26Die Kammer verkennt nicht, dass die Einschätzung vergleichbarer Werte für den Bürger nicht einfach ist. Es überzeugt aber nicht, wenn die Antragsteller vortragen, ihnen sei die Wertangabe erschwert, weil das Eigentum an der Wohnung in N. und der Doppelhaushälfte in U. „erst kürzlich durch Erbschaft“ erworben worden sei. Der Eigentumswechsel liegt ausweislich der Grundbuchauszüge über zwei bzw. 16 Jahre zurück. Die selbstbewohnte Immobilie steht seit über 34 Jahren im Eigentum des Antragstellers.

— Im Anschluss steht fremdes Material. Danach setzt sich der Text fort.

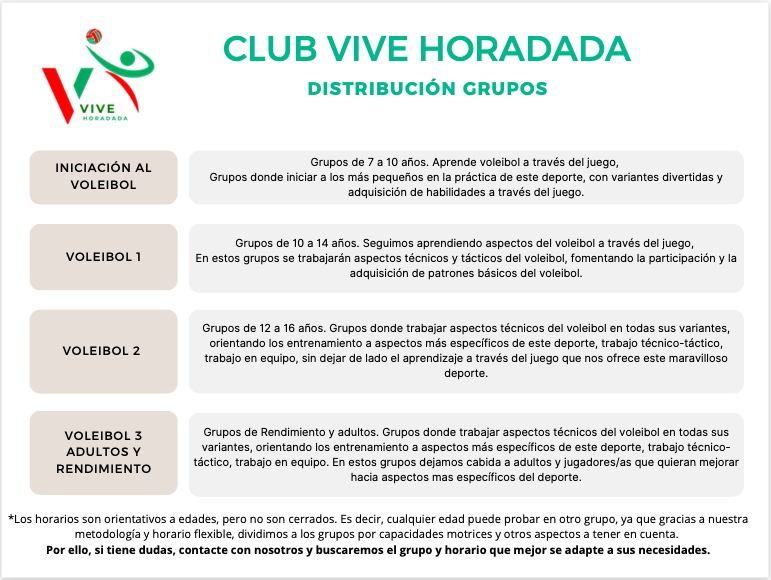 VIVE
HORADADA

CLUB VIVE HORADADA

DISTRIBUCIÓN GRUPOS

INICIACIÓN AL VOLEIBOL

Grupos de 7 a 10 años. Aprende voleibol a través del juego,
Grupos donde iniciar a los más pequeños en la práctica de este deporte, con variantes divertidas y adquisición de habilidades a través del juego.

VOLEIBOL 1

Grupos de 10 a 14 años. Seguimos aprendiendo aspectos del voleibol a través del juego,
En estos grupos se trabajarán aspectos técnicos y tácticos del voleibol, fomentando la participación y la adquisición de patrones básicos del voleibol.

VOLEIBOL 2

Grupos de 12 a 16 años. Grupos donde trabajar aspectos técnicos del voleibol en todas sus variantes, orientando los entrenamiento a aspectos más específicos de este deporte, trabajo técnico-táctico, trabajo en equipo, sin dejar de lado el aprendizaje a través del juego que nos ofrece este maravilloso deporte.

VOLEIBOL 3
ADULTOS Y RENDIMIENTO

Grupos de Rendimiento y adultos. Grupos donde trabajar aspectos técnicos del voleibol en todas sus variantes, orientando los entrenamiento a aspectos más específicos de este deporte, trabajo técnico-táctico, trabajo en equipo. En estos grupos dejamos cabida a adultos y jugadores/as que quieran mejorar hacia aspectos mas específicos del deporte.

*Los horarios son orientativos a edades, pero no son cerrados. Es decir, cualquier edad puede probar en otro grupo, ya que gracias a nuestra metodología y horario flexible, dividimos a los grupos por capacidades motrices y otros aspectos a tener en cuenta.
Por ello, si tiene dudas, contacte con nosotros y buscaremos el grupo y horario que mejor se adapte a sus necesidades.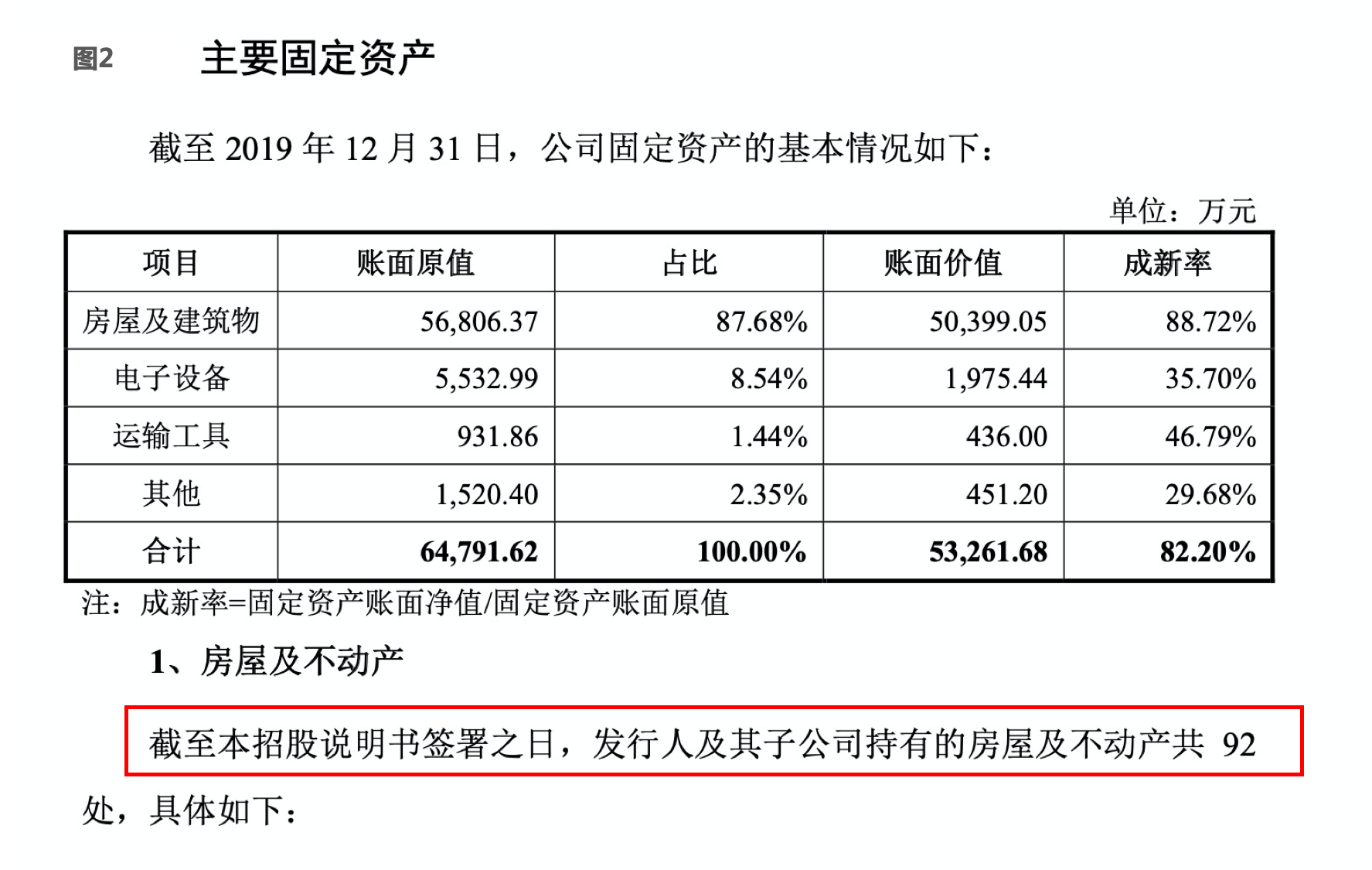 图2 主要固定资产

截至 2019 年 12 月 31 日，公司固定资产的基本情况如下：

单位：万元

| 项目 | 账面原值 | 占比 | 账面价值 | 成新率 |
|---|---|---|---|---|
| 房屋及建筑物 | 56,806.37 | 87.68% | 50,399.05 | 88.72% |
| 电子设备 | 5,532.99 | 8.54% | 1,975.44 | 35.70% |
| 运输工具 | 931.86 | 1.44% | 436.00 | 46.79% |
| 其他 | 1,520.40 | 2.35% | 451.20 | 29.68% |
| 合计 | 64,791.62 | 100.00% | 53,261.68 | 82.20% |

注：成新率=固定资产账面净值/固定资产账面原值

1、房屋及不动产

截至本招股说明书签署之日，发行人及其子公司持有的房屋及不动产共 92 处，具体如下：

27Die von den Antragstellern vorgelegten Wertermittlungen der Finanzämter sind keine geeignete Grundlage für die Bemessung des Verkehrswertes und damit des Geschäftswertes. Dieser Wert lässt sich noch weniger als bei beweglichen Sachen mathematisch exakt errechnen, vielmehr nur schätzen; der Wert ist also Ermessenswert (Korintenberg/Tiedtke, 22. Aufl. 2022, GNotKG § 46 Rn. 9, beck-online). Steht der Verkehrswert nicht fest, sind zu seiner Bestimmung in § 46 GNotKG verschiedene Kriterien heranzuziehen. Zwar können nach § 46 Abs. 3 Nr. 3 GNotKG hierzu auch die für Zwecke der Steuererhebung festgesetzten Werte herangezogen werden. Die Wertangaben aus den Steuermessbescheiden rechtfertigen es jedoch nicht, die erheblich niedrigeren Werte zugrunde zu legen. Die für Steuerzwecke festgesetzten oder angemeldeten Werte geben nämlich in der Regel keine Erkenntnisse über die wahren Wertverhältnisse. Denn über die in § 46 Abs. 3 GNotKG geregelten Bewertungsmethoden kann nur ein Orientierungswert bzw. ein Hilfskriterium ermittelt werden, der mit dem im gewöhnlichen Geschäftsverkehr erzielbaren Preis nicht übereinstimmt (vgl. Korintenberg/Tiedtke, 22. Aufl. 2022, GNotKG § 46 Rn. 9). Vorrangig ist daher die Grundnorm in § 46 Abs. 1 und Abs. 2 GNotKG, die Bewertungskriterien des Abs. 3 sind nachrangig (vgl. OLG München JurBüro 2016, 362, 165; OLG München, NJW-RR 2017, 1487). Vorrangig sind also die Angaben der Antragsteller nach § 46 Abs. 2 Nr. 2 GNotKG. Diesen darf der Notar folgen, wenn keine Anhaltspunkte dafür vorliegen, dass sie unrichtig oder unzuverlässig sind (vgl.OLG München, NJW-RR 2017, 1487). Die Angabe von 800.000,00 € für drei Immobilien und damit das Gesamtvermögen der Antragsteller erscheint jedenfalls nicht zu niedrig als Wert nach § 102 GNotKG, insbesondere vor den Hintergrund der über zwei Jahre alten Steuermessbescheide mit Wertangaben von insgesamt 463.000,00 €. Ein Ermessensfehler des Notars ist nicht erkennbar.
283.
29Einwände gegen die weiteren Posten der Notarkostenrechnung werden nicht erhoben.
304.
31Die Kostenentscheidung beruht auf § 130 Abs. 2 S. 3 und 4 GNotKG.
32Rechtsmittelbelehrung:
33Gegen diese Entscheidung findet ohne Rücksicht auf den Wert des Beschwerdegegenstands die Beschwerde statt. Zuständiges Beschwerdegericht ist das Oberlandesgericht Hamm. Die Beschwerdefrist beträgt einen Monat ab Bekanntgabe der landgerichtlichen Entscheidung. Die Beschwerde ist schriftlich oder zu Protokoll der Geschäftsstelle beim Landgericht Münster einzulegen. Sie kann auch zu Protokoll der Geschäftsstelle eines jeden Amtsgerichts erklärt werden; in diesem Fall ist zur Fristwahrung der Eingang der Beschwerde beim zuständigen Landgericht Münster erforderlich. Anwaltszwang besteht nicht. Die Beschwerde muss den angefochtenen Beschluss bezeichnen und die Erklärung enthalten, dass gegen diesen Beschluss Beschwerde eingelegt wird, sie ist vom Beschwerdeführer oder seinem Bevollmächtigten zu unterzeichnen. Die Beschwerde soll begründet werden.